Figma Is Building AI Features for a User That Doesn't Exist Yet
Figma opened at $115 on its first day of trading. Nine months later it's at $21. Below its own IPO price.
In between, they shipped more AI features than any design tool in history. Make. Code to Canvas. MCP server. AI image tools. Slides AI. The list keeps growing.
And the stock keeps falling.
The question the market is asking
The market isn't punishing Figma for lack of innovation. It's asking a harder question: do these features create value or just cost?
40% revenue growth. A billion dollars in annual revenue. And still not profitable. Every AI feature requires compute. Every compute cycle costs money. If the features don't drive retention or expansion revenue, they're just burning cash to show the market that you're doing something. Sora had the same problem: spectacular technology, no reason to come back on day ten.
What I've seen from the inside
I use Figma every day. It's the best design tool ever built. The multiplayer model, the component system, the dev handoff workflow: all of it is genuinely world-class.
I've tested most of their AI features. Some save real time. Auto-layout suggestions, smart rename, content generation for mockups: these solve real friction points in my daily work. I use them.
Most of the others I stopped using after a week. Not because they don't work. Because they don't solve a problem I actually have frequently enough to build a habit around.
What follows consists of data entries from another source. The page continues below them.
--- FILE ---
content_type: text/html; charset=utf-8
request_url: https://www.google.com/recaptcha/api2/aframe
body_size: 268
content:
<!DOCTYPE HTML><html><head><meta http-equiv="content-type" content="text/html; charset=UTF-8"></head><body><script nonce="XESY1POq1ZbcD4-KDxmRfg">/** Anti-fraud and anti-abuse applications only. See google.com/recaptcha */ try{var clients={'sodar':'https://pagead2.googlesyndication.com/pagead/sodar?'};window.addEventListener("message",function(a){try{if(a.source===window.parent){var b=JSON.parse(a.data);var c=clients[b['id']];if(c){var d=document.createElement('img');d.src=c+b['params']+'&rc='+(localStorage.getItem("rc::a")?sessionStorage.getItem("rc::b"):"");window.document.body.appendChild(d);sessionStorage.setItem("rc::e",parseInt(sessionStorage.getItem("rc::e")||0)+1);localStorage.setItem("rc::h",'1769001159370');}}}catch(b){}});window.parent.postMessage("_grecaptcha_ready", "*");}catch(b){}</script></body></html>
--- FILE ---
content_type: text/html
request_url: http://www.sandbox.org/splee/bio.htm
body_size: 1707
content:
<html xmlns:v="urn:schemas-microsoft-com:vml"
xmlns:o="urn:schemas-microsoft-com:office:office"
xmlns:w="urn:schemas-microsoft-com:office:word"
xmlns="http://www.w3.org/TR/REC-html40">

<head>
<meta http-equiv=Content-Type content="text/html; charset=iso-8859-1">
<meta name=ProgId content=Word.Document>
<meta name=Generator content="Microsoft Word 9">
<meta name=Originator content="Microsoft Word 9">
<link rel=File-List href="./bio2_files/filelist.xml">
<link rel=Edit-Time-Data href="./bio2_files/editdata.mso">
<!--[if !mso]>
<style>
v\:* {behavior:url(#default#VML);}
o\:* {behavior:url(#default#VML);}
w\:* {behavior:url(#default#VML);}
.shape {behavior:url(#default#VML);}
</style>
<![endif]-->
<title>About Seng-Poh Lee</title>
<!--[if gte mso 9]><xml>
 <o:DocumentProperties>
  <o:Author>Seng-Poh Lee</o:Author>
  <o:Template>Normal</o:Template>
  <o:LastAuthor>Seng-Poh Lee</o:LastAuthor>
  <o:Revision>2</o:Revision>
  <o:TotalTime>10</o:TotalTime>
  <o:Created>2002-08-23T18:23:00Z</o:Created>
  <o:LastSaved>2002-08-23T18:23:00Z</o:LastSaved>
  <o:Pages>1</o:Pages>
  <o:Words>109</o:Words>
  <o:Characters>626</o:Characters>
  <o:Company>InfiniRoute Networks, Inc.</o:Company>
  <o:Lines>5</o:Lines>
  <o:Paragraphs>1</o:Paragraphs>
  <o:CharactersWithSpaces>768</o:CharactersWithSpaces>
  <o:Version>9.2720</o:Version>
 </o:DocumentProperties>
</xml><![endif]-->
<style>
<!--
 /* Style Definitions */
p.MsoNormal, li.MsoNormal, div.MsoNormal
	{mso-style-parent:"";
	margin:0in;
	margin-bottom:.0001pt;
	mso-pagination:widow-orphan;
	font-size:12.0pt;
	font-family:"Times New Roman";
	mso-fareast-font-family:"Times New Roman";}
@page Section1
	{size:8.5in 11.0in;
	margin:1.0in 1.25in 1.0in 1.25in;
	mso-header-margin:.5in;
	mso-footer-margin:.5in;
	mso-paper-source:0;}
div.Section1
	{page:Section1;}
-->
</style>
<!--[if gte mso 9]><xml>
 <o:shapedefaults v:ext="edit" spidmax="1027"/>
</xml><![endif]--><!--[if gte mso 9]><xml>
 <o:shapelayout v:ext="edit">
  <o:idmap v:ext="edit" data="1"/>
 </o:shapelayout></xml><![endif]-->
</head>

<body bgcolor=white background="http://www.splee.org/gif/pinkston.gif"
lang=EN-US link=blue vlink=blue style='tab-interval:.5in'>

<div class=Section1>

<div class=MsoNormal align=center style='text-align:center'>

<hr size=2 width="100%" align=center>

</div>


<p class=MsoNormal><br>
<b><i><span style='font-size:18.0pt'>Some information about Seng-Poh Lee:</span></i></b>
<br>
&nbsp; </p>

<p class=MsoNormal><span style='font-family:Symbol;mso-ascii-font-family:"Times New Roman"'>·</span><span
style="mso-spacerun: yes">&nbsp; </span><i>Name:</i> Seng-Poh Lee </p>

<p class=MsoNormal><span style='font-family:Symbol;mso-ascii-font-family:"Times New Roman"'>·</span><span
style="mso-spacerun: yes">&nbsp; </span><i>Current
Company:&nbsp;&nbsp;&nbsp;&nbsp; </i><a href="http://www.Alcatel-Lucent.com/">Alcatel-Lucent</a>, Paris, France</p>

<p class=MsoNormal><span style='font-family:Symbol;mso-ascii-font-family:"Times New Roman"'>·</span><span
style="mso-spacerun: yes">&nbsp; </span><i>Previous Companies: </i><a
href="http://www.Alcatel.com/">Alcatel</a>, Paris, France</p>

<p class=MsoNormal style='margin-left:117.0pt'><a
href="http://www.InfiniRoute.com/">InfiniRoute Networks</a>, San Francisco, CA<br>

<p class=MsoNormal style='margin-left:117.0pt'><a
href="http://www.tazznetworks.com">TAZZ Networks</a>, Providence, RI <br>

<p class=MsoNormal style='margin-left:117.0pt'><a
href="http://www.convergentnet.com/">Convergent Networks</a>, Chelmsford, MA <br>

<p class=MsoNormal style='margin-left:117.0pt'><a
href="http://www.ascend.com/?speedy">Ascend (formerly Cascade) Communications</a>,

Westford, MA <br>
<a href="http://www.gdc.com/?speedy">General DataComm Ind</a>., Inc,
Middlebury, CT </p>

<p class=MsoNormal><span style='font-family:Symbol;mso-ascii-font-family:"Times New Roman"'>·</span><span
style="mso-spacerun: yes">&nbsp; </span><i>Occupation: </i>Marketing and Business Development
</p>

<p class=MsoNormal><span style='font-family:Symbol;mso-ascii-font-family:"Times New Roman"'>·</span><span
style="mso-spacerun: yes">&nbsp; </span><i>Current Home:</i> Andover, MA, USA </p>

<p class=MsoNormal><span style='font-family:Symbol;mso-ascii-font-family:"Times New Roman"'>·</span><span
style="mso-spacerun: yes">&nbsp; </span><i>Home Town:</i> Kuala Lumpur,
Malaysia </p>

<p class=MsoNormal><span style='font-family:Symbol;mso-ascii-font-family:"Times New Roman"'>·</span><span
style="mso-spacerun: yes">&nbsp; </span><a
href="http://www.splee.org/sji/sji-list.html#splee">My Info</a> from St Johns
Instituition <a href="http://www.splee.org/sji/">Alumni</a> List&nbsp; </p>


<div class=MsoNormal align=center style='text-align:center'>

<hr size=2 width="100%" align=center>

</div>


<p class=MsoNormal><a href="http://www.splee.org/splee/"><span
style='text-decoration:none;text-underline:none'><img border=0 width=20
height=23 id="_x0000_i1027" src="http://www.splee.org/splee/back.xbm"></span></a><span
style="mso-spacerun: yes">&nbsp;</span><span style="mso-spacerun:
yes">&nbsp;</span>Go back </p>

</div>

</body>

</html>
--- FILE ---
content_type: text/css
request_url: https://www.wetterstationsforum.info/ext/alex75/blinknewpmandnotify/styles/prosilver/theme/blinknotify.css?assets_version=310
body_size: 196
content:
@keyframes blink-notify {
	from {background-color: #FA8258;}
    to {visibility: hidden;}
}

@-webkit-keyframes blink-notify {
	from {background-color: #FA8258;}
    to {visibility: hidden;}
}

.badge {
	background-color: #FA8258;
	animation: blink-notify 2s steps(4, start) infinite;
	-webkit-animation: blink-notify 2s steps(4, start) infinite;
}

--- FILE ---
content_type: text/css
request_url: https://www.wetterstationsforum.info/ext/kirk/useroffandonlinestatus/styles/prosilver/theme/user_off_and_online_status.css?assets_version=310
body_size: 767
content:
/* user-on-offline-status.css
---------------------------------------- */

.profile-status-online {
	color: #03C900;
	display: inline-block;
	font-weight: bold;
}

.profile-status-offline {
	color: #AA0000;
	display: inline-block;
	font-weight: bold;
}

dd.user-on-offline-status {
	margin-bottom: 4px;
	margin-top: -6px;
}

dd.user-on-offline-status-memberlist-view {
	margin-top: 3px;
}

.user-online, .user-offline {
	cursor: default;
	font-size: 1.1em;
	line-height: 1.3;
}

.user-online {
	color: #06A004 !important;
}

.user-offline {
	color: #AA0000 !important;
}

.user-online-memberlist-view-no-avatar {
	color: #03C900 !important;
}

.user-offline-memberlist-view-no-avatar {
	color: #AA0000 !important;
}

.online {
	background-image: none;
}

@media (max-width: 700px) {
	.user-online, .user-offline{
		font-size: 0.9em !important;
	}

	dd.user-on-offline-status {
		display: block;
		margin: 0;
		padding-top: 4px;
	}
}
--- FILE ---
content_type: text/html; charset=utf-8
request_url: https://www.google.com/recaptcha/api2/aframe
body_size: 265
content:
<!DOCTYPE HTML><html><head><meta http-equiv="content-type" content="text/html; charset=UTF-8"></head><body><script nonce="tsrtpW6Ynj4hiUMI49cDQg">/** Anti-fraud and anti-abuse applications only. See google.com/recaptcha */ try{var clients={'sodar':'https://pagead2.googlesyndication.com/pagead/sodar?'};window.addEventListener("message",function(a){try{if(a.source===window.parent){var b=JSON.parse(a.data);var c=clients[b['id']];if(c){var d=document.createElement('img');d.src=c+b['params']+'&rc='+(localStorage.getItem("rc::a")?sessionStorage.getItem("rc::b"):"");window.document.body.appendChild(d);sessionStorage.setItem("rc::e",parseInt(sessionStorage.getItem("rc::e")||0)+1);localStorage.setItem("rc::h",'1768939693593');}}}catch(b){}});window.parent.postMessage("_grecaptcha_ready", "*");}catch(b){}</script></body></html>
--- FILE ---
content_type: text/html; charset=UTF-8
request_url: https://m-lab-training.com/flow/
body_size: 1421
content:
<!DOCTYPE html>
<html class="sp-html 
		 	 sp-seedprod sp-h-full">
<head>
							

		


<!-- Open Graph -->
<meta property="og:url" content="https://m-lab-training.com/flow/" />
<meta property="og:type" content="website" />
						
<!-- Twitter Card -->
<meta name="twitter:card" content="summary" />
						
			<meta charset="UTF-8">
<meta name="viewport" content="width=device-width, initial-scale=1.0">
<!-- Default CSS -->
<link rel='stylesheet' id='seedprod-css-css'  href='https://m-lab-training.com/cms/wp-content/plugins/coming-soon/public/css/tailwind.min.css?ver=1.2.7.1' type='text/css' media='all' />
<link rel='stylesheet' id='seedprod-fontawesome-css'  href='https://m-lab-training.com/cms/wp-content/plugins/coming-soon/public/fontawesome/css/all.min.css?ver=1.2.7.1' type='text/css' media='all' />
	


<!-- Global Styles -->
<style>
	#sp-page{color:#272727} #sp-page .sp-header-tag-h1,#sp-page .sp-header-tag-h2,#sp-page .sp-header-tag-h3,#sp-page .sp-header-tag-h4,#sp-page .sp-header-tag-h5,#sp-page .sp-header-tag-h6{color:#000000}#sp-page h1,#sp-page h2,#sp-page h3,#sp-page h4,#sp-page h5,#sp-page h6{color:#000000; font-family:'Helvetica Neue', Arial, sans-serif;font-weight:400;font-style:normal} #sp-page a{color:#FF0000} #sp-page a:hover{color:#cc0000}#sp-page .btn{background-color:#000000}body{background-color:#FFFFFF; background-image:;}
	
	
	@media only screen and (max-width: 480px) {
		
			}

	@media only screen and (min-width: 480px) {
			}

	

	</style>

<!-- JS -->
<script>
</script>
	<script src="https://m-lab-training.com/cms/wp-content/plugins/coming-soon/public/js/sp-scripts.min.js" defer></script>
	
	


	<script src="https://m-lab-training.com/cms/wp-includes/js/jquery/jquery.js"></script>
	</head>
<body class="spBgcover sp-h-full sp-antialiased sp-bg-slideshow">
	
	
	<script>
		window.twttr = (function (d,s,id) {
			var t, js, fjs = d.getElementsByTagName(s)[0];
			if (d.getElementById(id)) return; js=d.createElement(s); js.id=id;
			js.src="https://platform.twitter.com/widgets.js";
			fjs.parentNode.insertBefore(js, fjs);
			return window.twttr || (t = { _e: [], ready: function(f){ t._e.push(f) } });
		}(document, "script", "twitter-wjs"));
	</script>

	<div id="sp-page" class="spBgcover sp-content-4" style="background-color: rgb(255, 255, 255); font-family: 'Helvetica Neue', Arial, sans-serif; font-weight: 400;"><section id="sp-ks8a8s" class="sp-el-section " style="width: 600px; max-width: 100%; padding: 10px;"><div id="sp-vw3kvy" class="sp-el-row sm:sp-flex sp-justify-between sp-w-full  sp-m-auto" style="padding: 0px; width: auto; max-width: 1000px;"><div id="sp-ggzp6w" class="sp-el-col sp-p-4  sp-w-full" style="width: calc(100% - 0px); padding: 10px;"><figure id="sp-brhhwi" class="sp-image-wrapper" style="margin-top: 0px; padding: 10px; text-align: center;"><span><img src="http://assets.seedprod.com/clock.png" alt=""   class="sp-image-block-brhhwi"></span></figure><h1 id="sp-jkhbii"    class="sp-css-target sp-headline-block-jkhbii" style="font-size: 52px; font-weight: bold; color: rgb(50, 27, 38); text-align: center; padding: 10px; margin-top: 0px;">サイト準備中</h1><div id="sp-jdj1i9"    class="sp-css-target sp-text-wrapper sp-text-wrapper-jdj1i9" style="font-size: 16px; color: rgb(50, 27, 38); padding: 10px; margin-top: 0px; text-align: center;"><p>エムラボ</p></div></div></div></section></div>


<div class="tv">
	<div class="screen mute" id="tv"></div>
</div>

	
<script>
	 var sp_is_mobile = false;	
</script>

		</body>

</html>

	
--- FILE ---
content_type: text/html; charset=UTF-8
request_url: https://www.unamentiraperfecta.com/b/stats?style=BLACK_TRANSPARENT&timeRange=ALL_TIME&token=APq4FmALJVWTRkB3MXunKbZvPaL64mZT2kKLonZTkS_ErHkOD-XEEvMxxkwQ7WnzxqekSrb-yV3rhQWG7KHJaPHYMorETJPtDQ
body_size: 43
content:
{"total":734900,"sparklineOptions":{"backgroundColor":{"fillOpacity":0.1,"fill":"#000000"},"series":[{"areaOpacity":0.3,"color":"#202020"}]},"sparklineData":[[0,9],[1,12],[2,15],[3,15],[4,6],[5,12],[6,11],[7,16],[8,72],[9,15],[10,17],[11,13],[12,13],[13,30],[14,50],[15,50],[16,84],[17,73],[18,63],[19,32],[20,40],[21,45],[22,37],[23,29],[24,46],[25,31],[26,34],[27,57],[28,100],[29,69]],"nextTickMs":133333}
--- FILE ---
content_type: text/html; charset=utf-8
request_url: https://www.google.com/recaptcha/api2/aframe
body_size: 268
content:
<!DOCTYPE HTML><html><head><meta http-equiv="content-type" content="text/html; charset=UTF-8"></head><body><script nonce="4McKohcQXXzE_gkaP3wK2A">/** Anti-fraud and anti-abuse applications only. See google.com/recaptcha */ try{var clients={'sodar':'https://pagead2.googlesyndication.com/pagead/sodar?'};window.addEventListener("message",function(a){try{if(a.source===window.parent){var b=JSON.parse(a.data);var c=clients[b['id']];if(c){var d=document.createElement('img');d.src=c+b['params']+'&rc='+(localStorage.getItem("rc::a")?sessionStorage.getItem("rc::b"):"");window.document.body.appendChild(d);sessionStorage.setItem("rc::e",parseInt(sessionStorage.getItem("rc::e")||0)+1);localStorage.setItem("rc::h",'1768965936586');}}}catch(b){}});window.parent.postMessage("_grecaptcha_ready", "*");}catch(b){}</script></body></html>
The user that doesn't exist yet
That's the part nobody wants to say out loud. Figma is building AI features for a user that doesn't exist yet.
The current Figma user base is professional designers who know exactly what they want to create and need precise control over every detail. AI features that generate layouts or suggest designs are solving a problem these users don't have. They already know what to build. They need better tools for building it, not tools that guess on their behalf.
The user these features are actually for, the non-designer who wants to create professional-quality designs with AI assistance, doesn't use Figma today. And there's no guarantee they'll choose Figma over the dozen other AI-first design tools being built specifically for them.
Figma is building features for a user they hope will arrive while potentially alienating the users who are already there.
The lesson I keep coming back to
You can't fix a weak problem space with better features. The SaaSpocalypse is proving this across the entire sector. If the behaviour you're designing for isn't real yet, the feature doesn't matter how good it is.
The best product companies don't ship what's possible. They ship what's needed. Right now, Figma is shipping possible.
A $60 billion valuation said the market believed in the vision. An $11 billion valuation says show us the users.
The gap between those two numbers is the cost of building for a user that doesn't exist yet. Every product team should study it carefully, because the temptation to build AI features for hypothetical users is stronger than it's ever been. And the market has started punishing it before the design community has even noticed. $2.5 trillion is being spent on AI and almost none of it is going into solving the actual usability problems.